» **Избранный фрагмент**

И всё же одновременно существуют стереотипные в целом представления, в том числе внутри российского политического класса, что вся эта хронотопная проблематика – из сферы культуры, в смысле домов культуры, и вообще дополнительное приложение праздничного календаря в нагрузку к работе власти и депутатов. В отличие от по-настоящему важных целевых программ, показателей результативности проектов, ВРП[5], муниципального бюджета или вопросов коррупции. В то же время даже эти серьёзно-умные темы в сознании общества, в сознании, если хотите, электората имеют прежде всего, а зачастую исключительно хронотопное измерение сквозь призму культурных стереотипов, архетипов, идентичностей: «Я рос в дотационном регионе»; «Мы ж не городские, куда нам»; «Люди строили великую страну всю жизнь, а вы им вместо уважения и льгот копейки суёте, как милостыню»; «В России и так мужики мало живут, а вы пенсионный возраст поднимаете»; «Бандеровцев деды не добили, значит – нам добивать». Любую из приведенных фраз мог бы сказать и пенсионер, и студент, и сибиряк, и краснодарец, и специалист с высшим образованием, и рабочий в России, без всякого предварительного изучения вопросов или чтения специальной литературы. И вряд ли сказал бы итальянец или индус.

Из всего сказанного и возникают главные вопросы данной работы. Что такое и как работает хронотоп в политике? Определяет ли хронотоп современные политические сценарии и насколько они цикличны? Возможно ли и нужно ли с этим работать в условном политическом планировании и проектировании в современных условиях? Данная работа не претендует на полноту исследования этой поистине огромной темы, мы не стремимся высечь в граните новое знание. Но, признаемся, самим безумно интересно попробовать рассмотреть русскую политическую игру в зеркале хронотопа.

Пытаясь найти ответы на эти вопросы, помимо российской политики, мы должны иметь в виду международную рамку темы, соотношение глобального и национального хронотопов. Очевидно, что этот глобальный хронотоп вступил в фазу мощнейшей трансформации, возможно даже разрушения. «Золотой миллиард», общечеловеческие ценности, гендер Господа, информационное общество, зелёная энергетика, развитые и развивающиеся страны, спорт, труд, институты семьи и образования и многое другое на глазах теряют свои априорные смыслы для миллионов людей на Западе и расходятся кругами по всей планете. Для кого-то уютное, для кого-то несправедливое, но по-домашнему привычное восприятие мира рушится в головах землян, а очертания нового миропорядка, как и полагается в такие моменты, – в тумане и рисках. Как сказал В.В. Путин: «Мы вступаем в самое непредсказуемое десятилетие».

» **Задания к упражнению**
A. Изложите суть фрагмента о хронотопе в политике в двух предложениях.
B. Перепишите без изменений ту часть фрагмента о хронотопе в политике, которая начинается со слов, содержащих «Из всего сказанного», и заканчивается словами «в зеркале хронотопа.».

» **Фрагмент данных**

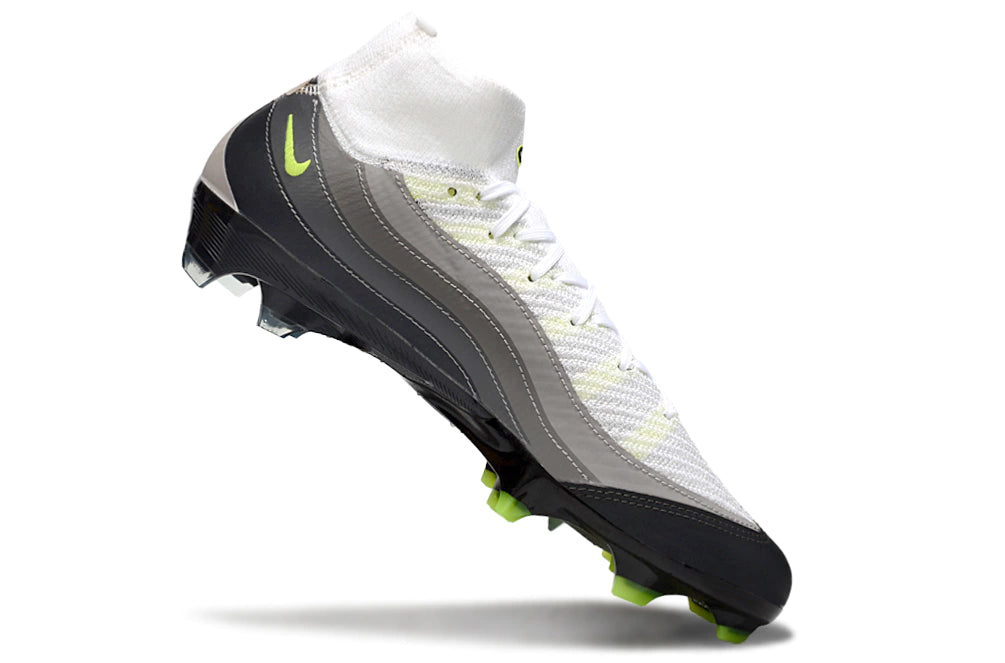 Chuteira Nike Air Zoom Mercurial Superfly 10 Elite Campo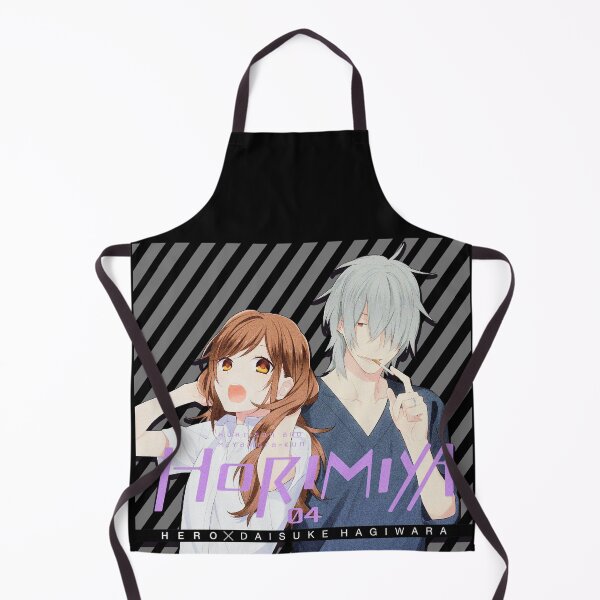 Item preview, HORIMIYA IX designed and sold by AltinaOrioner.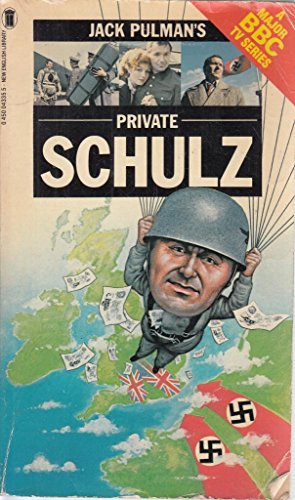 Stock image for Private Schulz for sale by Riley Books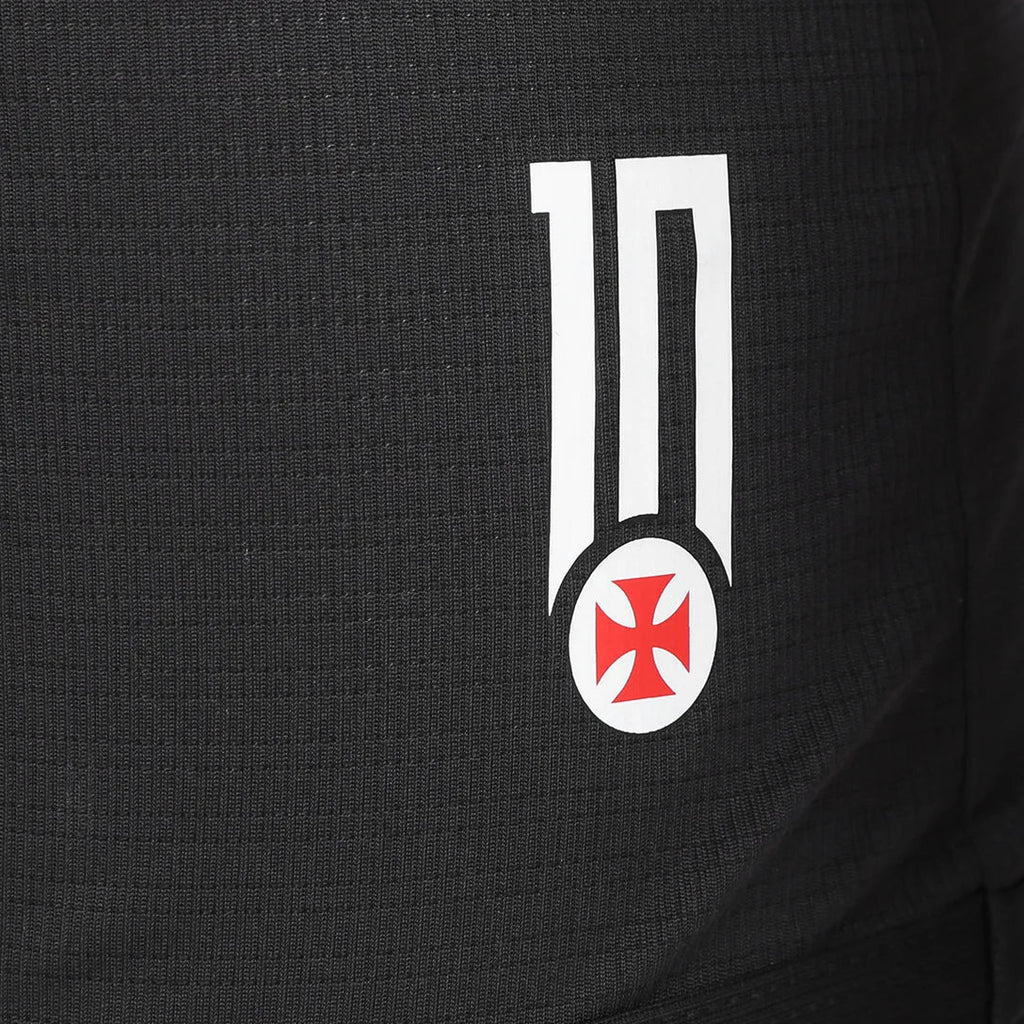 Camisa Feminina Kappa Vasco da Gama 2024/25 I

» **Ответы по заданиям**
A. Стереотипное представление о том, что хронотопная проблематика относится лишь к сфере культуры, распространено и внутри российского политического класса, хотя даже серьёзные темы общество воспринимает прежде всего сквозь призму культурных стереотипов, архетипов и идентичностей. Работа ставит вопросы о том, что такое хронотоп в политике и определяет ли он современные политические сценарии, а также учитывает глобальный хронотоп, который вступил в фазу мощнейшей трансформации.

B.
Из всего сказанного и возникают главные вопросы данной работы. Что такое и как работает хронотоп в политике? Определяет ли хронотоп современные политические сценарии и насколько они цикличны? Возможно ли и нужно ли с этим работать в условном политическом планировании и проектировании в современных условиях? Данная работа не претендует на полноту исследования этой поистине огромной темы, мы не стремимся высечь в граните новое знание. Но, признаемся, самим безумно интересно попробовать рассмотреть русскую политическую игру в зеркале хронотопа.